Your instructions: Reproduce, word for word, the stretch of lines from the one containing "How large is" through the end of the extracted records.

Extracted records
-------

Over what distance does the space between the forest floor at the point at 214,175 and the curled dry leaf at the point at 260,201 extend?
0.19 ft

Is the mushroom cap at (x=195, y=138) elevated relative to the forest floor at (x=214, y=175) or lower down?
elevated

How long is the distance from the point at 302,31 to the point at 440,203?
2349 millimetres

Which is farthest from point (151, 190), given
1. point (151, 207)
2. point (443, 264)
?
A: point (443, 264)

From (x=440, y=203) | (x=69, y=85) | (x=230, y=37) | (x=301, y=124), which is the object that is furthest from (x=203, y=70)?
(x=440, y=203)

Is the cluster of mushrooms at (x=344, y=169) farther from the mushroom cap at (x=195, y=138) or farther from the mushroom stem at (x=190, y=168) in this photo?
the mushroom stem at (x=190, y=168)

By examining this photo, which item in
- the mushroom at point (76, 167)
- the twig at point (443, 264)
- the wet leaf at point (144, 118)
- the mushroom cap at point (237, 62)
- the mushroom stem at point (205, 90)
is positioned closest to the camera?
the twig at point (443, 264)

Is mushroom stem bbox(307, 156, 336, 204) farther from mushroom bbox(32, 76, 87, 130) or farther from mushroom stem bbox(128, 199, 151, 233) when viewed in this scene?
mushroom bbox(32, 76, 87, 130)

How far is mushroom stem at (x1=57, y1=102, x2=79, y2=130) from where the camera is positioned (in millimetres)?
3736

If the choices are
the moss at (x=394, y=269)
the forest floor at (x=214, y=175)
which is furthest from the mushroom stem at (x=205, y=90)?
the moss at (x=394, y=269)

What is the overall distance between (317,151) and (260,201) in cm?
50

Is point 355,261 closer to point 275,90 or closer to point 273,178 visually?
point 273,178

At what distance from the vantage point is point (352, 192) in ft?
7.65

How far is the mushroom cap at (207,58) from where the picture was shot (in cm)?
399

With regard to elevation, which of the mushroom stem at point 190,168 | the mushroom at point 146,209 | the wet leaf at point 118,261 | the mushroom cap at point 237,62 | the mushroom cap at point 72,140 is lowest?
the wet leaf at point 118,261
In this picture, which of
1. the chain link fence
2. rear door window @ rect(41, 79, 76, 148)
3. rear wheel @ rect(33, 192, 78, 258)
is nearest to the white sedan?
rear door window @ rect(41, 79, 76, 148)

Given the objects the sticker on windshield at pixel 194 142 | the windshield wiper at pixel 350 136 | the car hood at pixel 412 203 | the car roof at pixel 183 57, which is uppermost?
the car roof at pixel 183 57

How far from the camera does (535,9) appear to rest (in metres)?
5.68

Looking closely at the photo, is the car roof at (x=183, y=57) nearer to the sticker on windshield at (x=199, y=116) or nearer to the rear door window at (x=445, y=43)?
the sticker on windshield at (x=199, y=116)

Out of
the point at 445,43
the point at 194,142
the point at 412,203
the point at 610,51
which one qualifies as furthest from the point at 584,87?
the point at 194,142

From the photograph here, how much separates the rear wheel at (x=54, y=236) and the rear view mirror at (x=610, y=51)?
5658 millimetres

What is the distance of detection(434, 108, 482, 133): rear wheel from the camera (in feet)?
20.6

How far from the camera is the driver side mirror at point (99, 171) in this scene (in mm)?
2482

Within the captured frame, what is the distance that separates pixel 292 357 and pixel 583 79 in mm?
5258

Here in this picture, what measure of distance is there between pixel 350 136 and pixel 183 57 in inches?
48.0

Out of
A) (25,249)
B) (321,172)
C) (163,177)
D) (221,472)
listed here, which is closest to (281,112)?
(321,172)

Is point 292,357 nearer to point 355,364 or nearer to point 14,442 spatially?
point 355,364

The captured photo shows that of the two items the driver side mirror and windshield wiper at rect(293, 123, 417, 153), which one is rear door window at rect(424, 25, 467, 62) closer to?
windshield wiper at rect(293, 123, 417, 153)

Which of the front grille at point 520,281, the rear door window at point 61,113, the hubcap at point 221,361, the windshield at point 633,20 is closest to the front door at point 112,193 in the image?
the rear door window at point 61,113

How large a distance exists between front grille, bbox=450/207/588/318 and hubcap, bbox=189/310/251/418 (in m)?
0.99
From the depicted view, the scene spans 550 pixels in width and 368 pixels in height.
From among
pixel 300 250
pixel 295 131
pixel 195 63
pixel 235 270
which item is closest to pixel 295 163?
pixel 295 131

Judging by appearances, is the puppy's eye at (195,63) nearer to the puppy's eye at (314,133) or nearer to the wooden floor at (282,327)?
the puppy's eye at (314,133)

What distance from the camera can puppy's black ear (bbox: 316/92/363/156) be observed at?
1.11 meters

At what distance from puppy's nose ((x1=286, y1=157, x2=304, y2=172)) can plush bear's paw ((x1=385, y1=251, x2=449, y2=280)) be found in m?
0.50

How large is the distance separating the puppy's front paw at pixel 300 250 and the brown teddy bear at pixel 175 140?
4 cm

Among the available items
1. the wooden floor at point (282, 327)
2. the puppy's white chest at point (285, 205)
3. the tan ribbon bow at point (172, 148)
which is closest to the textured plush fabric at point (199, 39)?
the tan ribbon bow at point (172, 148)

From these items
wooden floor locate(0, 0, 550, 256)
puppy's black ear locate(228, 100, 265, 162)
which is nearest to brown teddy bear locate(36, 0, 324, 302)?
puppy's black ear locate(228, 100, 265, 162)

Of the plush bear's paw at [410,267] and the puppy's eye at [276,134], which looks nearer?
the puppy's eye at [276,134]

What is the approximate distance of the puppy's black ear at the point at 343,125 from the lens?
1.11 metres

-------

The completed task:
How large is the distance separating the puppy's front paw at pixel 300 250 and the brown teddy bear at pixel 175 140?
4 cm

Among the available items
1. the wooden floor at point (282, 327)
2. the puppy's white chest at point (285, 205)
3. the tan ribbon bow at point (172, 148)
which is closest to the textured plush fabric at point (199, 39)?
the tan ribbon bow at point (172, 148)

From these items
wooden floor locate(0, 0, 550, 256)
puppy's black ear locate(228, 100, 265, 162)
which is nearest to brown teddy bear locate(36, 0, 324, 302)?
puppy's black ear locate(228, 100, 265, 162)

Of the plush bear's paw at [410,267] and the puppy's eye at [276,134], which looks nearer?
the puppy's eye at [276,134]

What is the approximate distance of the puppy's black ear at the point at 343,125 from the lens?
1.11 metres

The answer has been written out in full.